The Turf, a remarkable seedy little dive down by Pike Place Market, is being pushed out of its space by its landlords. (A number of low income housing units in the same building will most likely also be cleared out soon as well.) There’s something about that place, I can’t quite put my finger on it. It’s unnerving.
The fragments I’ve been piecing together don’t really do the place justice. To really fill out the picture, read the hard-boiled portrait of an evening at the Turf that the Stranger published a couple of years ago along with this more balanced obituary of the Turf’s former owner from Real Change.
I ate lunch there once. I dragged a reluctant coworker with me, telling him that we had to at least try it once. The less than mediocre meal left us both with sour stomachs. I remained upbeat, happy to have had at least tried the place out. My friend didn’t feel the same way.

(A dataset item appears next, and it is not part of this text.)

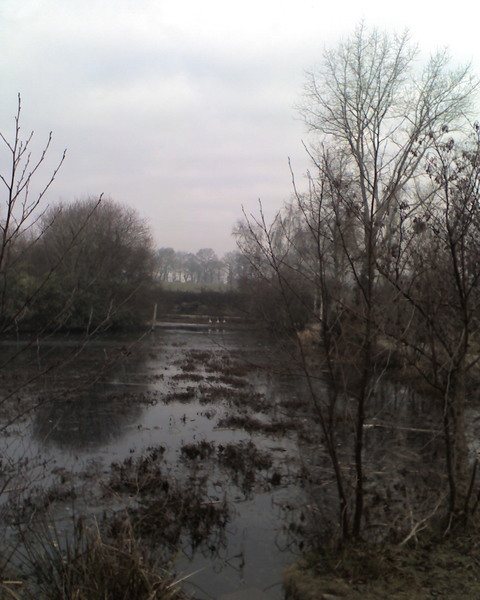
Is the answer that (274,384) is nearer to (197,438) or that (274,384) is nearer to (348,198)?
(197,438)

I took a long walk in the morning on January 1, 2000. I walked past The Turf on my way down to the waterfront and saw an old acquaintance, Brian, sitting in a booth by the window. He was sitting with a woman and a little boy. Brian glanced out at me; and there was a quick flash of what might have been both recognition and irritation on his face before he turned back to his companions.
Continuing down Pike, I tried to decode the scene. Brian and his friends seemed out of place at the Turf – perhaps they’d settled on the Turf because everything else was closed on the first day of 2000. Brian was talking to the kid, moving his arms in wide animated gestures. The kid sat stiffly, playing along, but clearly not comfortable with either his surroundings or Brian. The woman sat silently beside the boy, politely biding her time.
The Turf is moving into the space left open by the recently closed, equally divey, Olympic Broiler. There’s a little packet of strawberry jam stuck up against one of the windows at the Olympic Broiler. It seems to have fallen from the adjacent booth. I’m fairly certain it’s been there for at least a year. That packet of jam sits there in the window, at eye-level to pedestrians walking by; its label fading and its contents cooking in the dim sunlight. I’m curious about whether the Turf management are going to leave it there.
Also, paper towels. There are old paper towels stuck in another window at the Olympic Broiler.